The real question is what happens when an access spans addresses with different PMAs. It should probably specify that.

allenjbaum commented 1 year ago

That is loosely defined, because I believe that can only occur for unaligned accesses, but is not different than what happens for PMP or PT exceptions. (assume PMA regions can't be smaller than XLEN, and ignore vector load/store for the moment).

In that case there are several allowed results: For a load: if it passes PMA, PMP and PT permissions, it could still trap with a misaligned access fault Otherwise, it will trap with the reported exception (address & cause) depending on a hierarchy of cause priorities, some of which are implementation specific (e.g it could be both misaligned and have an access violation; which is reported is implementation choice. If both halves have access violations, and misaligned is lower priority than access violation, you report the highest priority access violation ( I think) If both violations have the same priority, it is an implementation choice as to which gets reported (I think)

Store is more interestinig; it has all the behaviors above, plus it may perform the store for either half which doesn't report a violation. Or not. Implementation choice.
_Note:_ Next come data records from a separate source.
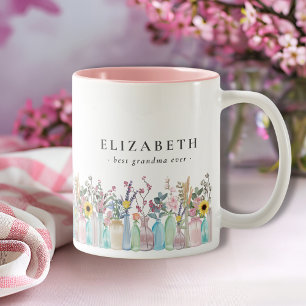 Taza Bicolor Flores de color de agua dulce Florals Mejor Abuela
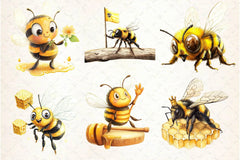 Vintage Bee Expressions Collection Clipart Bundle - CraftNest - Digital Crafting and Art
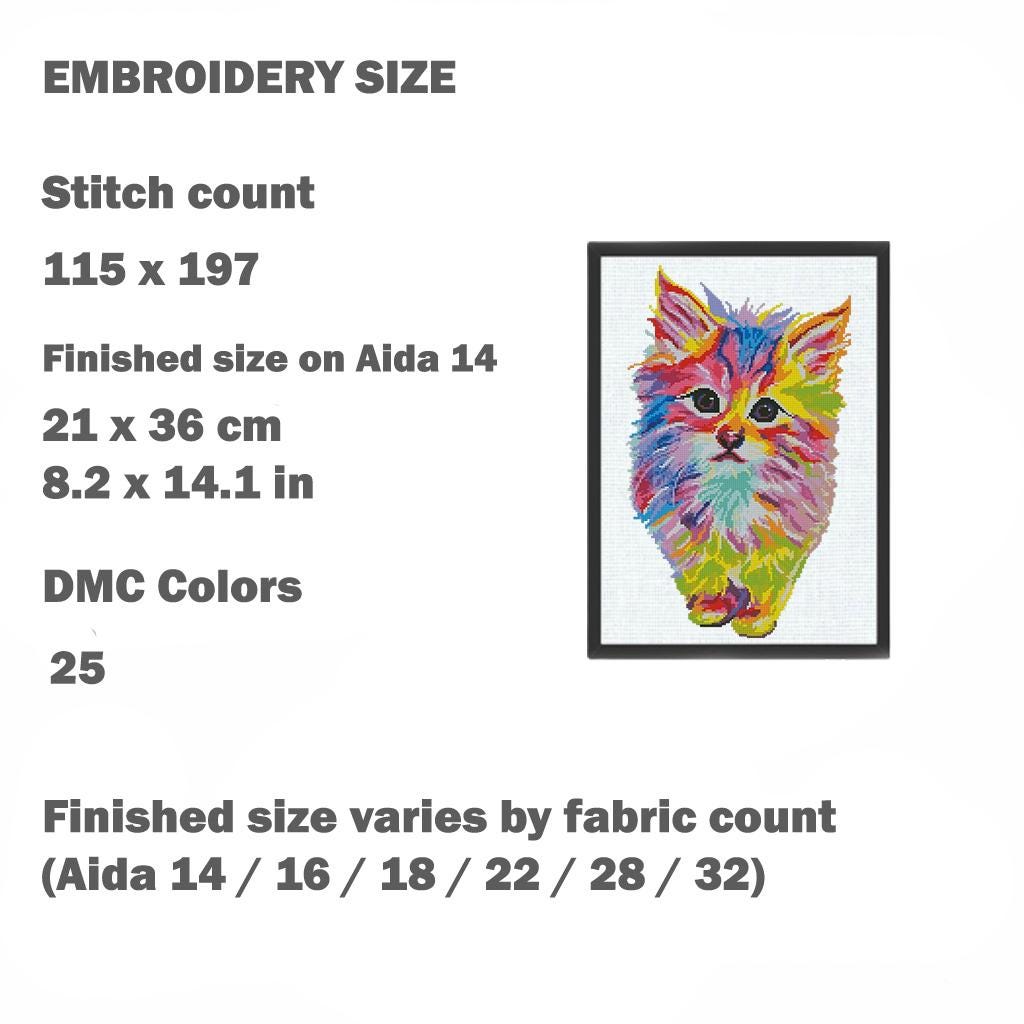 Colorful Kitten Cross Stitch Pattern PDF Fluffy Cat Embroidery Rainbow Cute Animal Modern Wall Decor Home Decor Instant Download Gift Idea - NuttyHappyHobby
On Fri, Oct 20, 2023 at 3:02 AM Tim Hutt @.***> wrote:

I don't think the PMA spec needs to concern itself with ranges at all. It's simply that each address is associate with a single set of PMAs. If you want to achieve that mapping with a range based system then it's up to you how to resolve overlaps. As long as you end up with a function that maps from address to PMAs you can do anything you want.

The real question is what happens when an access spans addresses with different PMAs. It should probably specify that.